Within this everchanging, ancient choreography and fluid landscape, there are lessons for us, as human beings and as we bear witness to our changing world. The Okavango Delta is resilient but it is also vulnerable: to climate change, to diversion of water, to population pressures. A reminder that the good news of one year must not lull us into complacency about the next. Recovery is no guarantee of permanence. This is not only a place of great beauty. It is also a space that allows, indeed encourages, quiet reflection. It urges us to remember ourselves within the natural world. The capacity of the wilderness to heal, to enchant, never more evident than in the Okavango’s insistent embrace. Asking us to listen. Our own roles within this play have never been more poignant than now.

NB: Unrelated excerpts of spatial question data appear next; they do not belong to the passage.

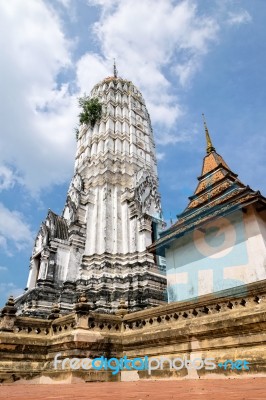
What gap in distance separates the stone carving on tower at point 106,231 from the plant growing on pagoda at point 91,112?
1.47ft

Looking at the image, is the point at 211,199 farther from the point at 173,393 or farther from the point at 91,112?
the point at 91,112

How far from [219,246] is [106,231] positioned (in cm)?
1168

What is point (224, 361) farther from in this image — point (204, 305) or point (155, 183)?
point (155, 183)

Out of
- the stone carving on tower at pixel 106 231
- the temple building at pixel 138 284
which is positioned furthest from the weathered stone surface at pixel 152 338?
the stone carving on tower at pixel 106 231

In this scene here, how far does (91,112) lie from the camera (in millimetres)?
30828

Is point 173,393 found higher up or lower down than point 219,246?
lower down

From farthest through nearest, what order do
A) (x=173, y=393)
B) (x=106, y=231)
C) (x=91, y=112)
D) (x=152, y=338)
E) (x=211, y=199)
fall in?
(x=91, y=112) < (x=106, y=231) < (x=211, y=199) < (x=152, y=338) < (x=173, y=393)

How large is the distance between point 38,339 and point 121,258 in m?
12.2

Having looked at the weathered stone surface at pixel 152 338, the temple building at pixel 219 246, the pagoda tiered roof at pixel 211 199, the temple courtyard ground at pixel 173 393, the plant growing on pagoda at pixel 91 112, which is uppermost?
the plant growing on pagoda at pixel 91 112

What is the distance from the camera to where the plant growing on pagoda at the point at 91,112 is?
101 feet

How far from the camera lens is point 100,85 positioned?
115 feet

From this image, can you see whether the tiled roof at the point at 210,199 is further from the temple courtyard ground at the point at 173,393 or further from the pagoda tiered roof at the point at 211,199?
the temple courtyard ground at the point at 173,393

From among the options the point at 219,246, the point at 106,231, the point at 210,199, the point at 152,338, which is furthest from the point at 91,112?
the point at 152,338

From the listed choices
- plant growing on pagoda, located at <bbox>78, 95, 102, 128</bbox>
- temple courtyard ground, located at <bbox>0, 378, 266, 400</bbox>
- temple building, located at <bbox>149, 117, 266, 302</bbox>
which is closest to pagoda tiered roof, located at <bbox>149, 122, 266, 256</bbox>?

By nature, we are explorers, that instinct persists. Treading lightly does not mean to deny ourselves experiences. It is in the manner of our presence, what we seek as explorers and how we seek it out. By listening more than talking, watching more than consuming, the Delta itself acts as the oldest, wisest guide. In dimming the screens and quietening the radios the possibilities become boundless. Every breaking of dawn presents new discoveries. Every tree tells a tale. Every rustle of grass an opportunity. Bask in the spectacle and privilege of a quiet, discreet sighting. Glide through reeds in a mokoro, led by a Bayei poler with a memory of all the waters that have passed before and those still to flow. Linger over the old bull elephant tracing a songline across a dried floodplain.

And to my own journey? The leopard of the morning has slipped back behind the curtain, her scene concluded. Perhaps she will appear again tomorrow, perhaps not. But for one moment we were part of the same world, equal and alive. The sun’s rays pierce a stand of jackalberry trees towering cathedral like along the edge of a riverine forest. The play of light and shadow now lures me in. That is the Okavango Delta. A theatre of water and land. Sometime dramatic and charged. Sometimes reverential and quiet. The show goes on and we are not just spectators but its most privileged guardians.